Young woman turns post-war tour guide

Alpha Butcher cherishes the photograph of the young, smiling, Italian woman in a Jeep with three American soldiers.

Alpha Butcher cherishes the photograph of the young, smiling, Italian woman in a Jeep with three American soldiers. In the background looms Rome’s Coliseum. On the back are handwritten notes about how one of the young men is her future husband Carlyle and the date – 1944. The end of World War II.

“The Germans marched out in perfect lines. No one knew what was going on,” she said. “The Americans were right behind.”

Butcher gets goose-bumps remembering that day. She was in her early 20s.

“That was the happiest, most gloriest day of my whole life, bar none,” the 86-year-old High Point Village resident recalled.

“The Italians surrendered to the Americans happily.”

Mark Butcher remembers the stories almost as vividly as his mother. Growing up, those were the bedtime stories his mother told as she tucked her children in for the night.

“Those were some of my favorite stories,” the Enumclaw resident said. “The occupation and invasion, the time when she was in Rome during the war.”

Alpha calls herself a go-getter. Mark said that’s a good description of his mother.

“She’s a survivor from the very start,” he said.

“She’s just so intelligent, naturally,” High Point Village Executive Director Laura Curnan said. “She’s just a pleasure to be around. She’s so charming.”

Alpha’s older sister came to the United States before the war.

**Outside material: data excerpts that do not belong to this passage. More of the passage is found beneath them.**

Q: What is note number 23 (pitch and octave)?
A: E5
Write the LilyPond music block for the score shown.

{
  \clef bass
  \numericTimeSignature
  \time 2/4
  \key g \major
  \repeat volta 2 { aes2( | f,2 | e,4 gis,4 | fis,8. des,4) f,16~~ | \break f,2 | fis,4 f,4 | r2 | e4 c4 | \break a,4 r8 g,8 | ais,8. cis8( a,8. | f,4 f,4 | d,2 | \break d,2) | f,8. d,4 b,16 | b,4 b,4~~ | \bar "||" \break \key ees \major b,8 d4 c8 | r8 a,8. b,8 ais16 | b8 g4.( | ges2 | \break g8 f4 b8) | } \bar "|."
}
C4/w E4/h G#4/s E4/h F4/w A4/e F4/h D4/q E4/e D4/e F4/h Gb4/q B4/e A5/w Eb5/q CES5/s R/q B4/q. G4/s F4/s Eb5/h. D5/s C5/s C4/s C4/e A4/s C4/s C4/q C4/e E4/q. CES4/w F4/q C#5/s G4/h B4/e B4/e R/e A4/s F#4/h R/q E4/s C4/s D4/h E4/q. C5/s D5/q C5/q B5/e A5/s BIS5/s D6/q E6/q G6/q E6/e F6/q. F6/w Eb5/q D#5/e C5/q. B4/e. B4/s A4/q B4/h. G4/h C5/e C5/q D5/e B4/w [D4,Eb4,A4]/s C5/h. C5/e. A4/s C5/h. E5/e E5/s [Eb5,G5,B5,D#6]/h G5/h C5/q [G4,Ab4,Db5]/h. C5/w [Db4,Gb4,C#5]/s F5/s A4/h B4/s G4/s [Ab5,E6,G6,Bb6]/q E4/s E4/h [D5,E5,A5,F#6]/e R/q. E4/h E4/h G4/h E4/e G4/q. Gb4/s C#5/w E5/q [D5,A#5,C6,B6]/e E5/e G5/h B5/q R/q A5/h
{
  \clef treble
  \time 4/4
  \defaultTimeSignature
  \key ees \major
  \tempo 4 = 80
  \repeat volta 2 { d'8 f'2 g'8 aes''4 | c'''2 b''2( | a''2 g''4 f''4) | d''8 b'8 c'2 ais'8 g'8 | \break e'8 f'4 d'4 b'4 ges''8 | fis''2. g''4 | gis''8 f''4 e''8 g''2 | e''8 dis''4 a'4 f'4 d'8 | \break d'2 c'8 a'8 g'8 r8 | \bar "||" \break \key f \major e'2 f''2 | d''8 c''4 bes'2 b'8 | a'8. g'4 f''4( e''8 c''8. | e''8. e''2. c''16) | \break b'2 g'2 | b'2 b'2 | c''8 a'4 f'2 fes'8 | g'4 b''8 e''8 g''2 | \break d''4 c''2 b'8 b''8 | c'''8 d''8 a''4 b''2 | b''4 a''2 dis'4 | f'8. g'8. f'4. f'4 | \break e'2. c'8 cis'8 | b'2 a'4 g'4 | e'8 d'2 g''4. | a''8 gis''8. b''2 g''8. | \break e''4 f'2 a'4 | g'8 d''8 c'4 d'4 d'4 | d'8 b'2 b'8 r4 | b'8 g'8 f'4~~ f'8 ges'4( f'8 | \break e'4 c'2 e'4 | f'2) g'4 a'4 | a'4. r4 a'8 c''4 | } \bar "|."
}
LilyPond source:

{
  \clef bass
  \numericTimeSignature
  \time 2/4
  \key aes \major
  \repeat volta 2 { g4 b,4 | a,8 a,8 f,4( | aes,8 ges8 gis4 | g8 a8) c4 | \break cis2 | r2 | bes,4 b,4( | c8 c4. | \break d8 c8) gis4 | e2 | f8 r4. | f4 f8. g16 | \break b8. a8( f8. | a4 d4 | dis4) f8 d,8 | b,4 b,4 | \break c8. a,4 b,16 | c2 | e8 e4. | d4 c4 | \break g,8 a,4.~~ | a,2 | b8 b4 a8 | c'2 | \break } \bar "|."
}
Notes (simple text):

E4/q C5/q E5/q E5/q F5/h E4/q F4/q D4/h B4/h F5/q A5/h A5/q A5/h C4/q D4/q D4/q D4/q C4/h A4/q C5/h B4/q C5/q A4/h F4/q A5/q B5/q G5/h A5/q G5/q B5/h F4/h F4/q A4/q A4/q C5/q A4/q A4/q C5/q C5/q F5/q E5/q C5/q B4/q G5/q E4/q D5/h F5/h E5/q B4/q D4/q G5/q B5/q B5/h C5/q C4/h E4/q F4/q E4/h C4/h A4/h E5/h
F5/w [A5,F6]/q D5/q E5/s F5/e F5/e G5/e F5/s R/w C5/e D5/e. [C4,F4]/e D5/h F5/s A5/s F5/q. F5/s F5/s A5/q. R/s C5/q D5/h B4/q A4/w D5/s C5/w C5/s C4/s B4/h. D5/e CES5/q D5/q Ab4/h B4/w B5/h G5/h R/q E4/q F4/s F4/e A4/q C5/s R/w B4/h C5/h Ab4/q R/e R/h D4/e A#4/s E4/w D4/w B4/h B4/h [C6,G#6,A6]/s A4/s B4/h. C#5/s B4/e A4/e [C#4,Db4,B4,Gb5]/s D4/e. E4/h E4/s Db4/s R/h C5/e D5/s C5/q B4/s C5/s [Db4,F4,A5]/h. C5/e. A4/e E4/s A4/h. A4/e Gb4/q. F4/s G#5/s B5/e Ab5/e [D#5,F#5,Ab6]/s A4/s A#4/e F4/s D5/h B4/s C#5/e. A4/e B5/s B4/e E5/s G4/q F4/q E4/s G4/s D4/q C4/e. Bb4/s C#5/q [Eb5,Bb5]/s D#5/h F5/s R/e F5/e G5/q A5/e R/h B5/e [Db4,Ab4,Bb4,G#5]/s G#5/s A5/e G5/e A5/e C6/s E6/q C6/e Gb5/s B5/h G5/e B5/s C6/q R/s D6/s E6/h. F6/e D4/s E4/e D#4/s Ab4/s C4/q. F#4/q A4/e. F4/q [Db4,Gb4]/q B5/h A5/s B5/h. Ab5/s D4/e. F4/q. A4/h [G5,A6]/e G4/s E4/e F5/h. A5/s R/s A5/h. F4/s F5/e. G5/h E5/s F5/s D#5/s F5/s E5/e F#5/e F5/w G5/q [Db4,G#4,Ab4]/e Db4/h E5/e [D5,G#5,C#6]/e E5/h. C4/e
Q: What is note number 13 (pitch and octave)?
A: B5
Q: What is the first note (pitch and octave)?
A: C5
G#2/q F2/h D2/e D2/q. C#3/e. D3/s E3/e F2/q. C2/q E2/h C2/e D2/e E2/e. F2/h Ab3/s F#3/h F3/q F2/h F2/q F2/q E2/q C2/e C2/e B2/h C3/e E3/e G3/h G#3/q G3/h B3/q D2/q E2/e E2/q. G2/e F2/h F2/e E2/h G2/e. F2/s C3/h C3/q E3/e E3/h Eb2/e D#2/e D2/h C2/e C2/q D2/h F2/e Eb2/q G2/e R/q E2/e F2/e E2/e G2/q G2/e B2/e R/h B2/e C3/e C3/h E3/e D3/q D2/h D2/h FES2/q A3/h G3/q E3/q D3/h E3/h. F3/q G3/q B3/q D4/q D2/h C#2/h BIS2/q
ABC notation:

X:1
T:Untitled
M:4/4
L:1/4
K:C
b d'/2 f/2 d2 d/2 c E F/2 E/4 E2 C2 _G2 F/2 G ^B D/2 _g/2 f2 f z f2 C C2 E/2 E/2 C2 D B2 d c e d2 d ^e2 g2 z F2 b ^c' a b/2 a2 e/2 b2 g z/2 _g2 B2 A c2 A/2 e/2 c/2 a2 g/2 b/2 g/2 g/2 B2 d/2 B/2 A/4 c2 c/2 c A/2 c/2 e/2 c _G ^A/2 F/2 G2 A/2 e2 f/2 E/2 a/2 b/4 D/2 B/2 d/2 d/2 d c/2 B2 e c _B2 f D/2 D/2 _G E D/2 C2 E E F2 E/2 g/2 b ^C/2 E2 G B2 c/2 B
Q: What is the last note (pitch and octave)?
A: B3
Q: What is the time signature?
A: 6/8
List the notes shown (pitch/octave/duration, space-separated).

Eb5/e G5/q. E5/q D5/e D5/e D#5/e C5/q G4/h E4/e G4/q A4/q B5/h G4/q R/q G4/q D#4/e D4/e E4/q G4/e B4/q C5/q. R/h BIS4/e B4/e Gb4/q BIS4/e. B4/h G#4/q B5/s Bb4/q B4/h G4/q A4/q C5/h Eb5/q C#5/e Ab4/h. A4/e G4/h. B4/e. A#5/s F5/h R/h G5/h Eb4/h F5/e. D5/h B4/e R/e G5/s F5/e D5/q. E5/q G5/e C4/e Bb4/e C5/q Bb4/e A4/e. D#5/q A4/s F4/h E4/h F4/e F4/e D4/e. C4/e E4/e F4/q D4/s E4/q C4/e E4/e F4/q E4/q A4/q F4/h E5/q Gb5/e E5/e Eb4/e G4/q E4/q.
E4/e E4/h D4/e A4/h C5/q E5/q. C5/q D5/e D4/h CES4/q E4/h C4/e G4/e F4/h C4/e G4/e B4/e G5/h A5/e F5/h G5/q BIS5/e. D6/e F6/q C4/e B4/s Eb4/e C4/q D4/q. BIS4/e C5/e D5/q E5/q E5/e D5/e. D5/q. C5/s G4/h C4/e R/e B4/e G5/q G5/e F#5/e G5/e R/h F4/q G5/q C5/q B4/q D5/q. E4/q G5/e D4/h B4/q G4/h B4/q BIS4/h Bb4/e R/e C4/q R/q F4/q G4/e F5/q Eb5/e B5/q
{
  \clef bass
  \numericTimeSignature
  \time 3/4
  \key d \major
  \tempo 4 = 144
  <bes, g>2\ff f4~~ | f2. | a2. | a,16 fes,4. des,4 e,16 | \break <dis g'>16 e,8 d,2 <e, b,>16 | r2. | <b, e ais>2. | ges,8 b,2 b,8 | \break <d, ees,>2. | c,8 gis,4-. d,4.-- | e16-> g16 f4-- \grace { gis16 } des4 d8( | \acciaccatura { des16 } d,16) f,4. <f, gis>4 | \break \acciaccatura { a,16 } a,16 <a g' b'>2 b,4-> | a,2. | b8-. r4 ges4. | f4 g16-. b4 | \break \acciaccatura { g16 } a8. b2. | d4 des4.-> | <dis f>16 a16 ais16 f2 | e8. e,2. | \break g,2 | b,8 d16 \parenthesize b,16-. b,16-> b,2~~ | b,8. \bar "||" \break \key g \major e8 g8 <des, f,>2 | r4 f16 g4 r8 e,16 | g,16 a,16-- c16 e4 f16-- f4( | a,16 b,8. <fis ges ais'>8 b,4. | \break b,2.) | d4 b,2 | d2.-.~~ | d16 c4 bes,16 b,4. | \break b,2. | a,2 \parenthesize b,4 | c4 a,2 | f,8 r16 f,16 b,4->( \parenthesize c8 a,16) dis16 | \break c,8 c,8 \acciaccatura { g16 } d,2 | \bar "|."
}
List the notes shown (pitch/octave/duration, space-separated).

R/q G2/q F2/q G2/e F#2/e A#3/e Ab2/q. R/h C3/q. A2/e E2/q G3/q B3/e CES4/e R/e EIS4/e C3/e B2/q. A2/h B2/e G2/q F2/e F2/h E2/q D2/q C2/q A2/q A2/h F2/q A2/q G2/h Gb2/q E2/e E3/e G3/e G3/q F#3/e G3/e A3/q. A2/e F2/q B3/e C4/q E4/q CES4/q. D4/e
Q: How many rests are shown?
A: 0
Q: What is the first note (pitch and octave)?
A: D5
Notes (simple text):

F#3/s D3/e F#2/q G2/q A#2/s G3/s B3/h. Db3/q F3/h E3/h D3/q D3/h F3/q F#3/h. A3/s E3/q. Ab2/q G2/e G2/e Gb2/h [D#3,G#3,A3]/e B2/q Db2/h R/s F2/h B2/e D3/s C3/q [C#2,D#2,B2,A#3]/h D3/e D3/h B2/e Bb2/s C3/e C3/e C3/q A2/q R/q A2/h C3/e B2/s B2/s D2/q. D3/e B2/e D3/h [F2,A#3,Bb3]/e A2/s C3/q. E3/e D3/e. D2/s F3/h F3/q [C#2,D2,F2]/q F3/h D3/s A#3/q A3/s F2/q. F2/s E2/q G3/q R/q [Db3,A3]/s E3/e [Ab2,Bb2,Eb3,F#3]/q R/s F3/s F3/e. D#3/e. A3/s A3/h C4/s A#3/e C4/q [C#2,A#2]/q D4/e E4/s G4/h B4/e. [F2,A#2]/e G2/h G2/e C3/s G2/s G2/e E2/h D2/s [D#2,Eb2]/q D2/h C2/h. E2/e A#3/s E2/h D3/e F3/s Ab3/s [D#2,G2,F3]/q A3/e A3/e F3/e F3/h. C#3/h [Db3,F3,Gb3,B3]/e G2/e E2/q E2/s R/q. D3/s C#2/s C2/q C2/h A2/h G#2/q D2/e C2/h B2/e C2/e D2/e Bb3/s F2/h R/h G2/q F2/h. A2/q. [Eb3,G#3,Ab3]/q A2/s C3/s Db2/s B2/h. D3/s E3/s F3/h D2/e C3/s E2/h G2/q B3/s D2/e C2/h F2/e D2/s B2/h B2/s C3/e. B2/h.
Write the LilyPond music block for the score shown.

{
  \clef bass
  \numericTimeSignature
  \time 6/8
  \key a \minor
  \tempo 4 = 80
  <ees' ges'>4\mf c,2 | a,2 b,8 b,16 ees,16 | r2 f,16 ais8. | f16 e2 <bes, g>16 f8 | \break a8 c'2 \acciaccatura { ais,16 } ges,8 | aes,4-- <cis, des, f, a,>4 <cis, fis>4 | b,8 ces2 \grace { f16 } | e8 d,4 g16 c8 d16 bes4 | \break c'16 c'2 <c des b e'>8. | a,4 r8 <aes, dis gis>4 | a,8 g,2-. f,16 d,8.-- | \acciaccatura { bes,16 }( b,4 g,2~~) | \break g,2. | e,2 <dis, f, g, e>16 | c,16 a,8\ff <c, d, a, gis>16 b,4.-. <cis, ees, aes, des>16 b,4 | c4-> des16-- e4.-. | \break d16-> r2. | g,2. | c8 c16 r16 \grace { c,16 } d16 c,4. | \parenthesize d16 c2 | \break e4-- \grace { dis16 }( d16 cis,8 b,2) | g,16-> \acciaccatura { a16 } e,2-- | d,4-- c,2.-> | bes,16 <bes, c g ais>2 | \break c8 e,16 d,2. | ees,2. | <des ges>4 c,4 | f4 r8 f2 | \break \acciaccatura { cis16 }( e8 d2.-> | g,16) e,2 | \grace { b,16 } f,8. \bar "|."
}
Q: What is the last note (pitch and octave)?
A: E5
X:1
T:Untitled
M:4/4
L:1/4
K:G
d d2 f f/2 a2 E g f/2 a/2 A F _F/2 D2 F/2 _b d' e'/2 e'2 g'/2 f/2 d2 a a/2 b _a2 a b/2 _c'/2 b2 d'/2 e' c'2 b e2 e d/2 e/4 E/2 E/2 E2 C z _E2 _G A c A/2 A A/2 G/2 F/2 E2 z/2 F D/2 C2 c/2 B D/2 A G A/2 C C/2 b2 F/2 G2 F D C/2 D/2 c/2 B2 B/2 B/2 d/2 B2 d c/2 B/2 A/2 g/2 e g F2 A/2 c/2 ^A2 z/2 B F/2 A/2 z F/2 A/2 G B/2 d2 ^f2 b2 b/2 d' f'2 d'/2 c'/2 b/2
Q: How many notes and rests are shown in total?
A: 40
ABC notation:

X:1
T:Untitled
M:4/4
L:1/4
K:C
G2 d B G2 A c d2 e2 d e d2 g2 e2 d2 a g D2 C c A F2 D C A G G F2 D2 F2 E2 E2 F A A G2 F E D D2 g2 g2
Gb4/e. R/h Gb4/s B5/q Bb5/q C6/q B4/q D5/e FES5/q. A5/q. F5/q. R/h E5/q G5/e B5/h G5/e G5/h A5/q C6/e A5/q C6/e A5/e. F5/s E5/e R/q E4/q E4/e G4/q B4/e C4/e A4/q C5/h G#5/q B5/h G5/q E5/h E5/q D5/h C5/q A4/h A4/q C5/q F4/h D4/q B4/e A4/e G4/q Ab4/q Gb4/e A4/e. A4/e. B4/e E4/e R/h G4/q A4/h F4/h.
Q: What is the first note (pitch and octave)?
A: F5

Alpha’s family was working its way toward the U.S. when they were trapped in Italy.

“Half the population of Rome had a family member in America,” she said. “Nothing was going to keep me from my sister.”

She was smart, athletic, funny and fearless.

“I was outspoken, but with intelligence,” she said. “I had what my dad had. I wanted to know. I wanted to dig all the time.”

She was a top student, so when Axis leaders Benito Mussolini and Adolf Hitler came to her school, she was asked to introduce the class. She shook both their hands.

“Mussolini was a speaker,” she said. “He had people eating out of his hand.

“When you would look at Hitler’s face you would get cold. You get the chills,” she said.

It would not be long before Hitler’s army was ousted and the American soldiers arrived in Rome.

“I didn’t know what fear was, good or bad,” she said. “I was down to the last piece of bread. I knew something had to be done.”

She ventured into the near-empty streets and found herself serving as a tour guide for American soldiers.

“I was the only one they could find that knew English,” she said. “They enjoyed my spirit.”

She earned $50, which gave her wealth and prestige.

“That girl, she knows the Americans. She speaks English,” she said was the talk, and then laughed. “I probably knew four words.”

It didn’t matter. The war was done and she was heading to America with her family and Carlyle. Carlyle took Alpha home to be near his parents, who owned a family store, gas station and tavern in the Selleck-Kangley area.

Her son said she’s returned to Italy through the years. Alpha said she is proud to call the United States home. “Now I am American through and through,” she said. She likes America’s melting pot of nationalities. “There is something about the United States that unites people.”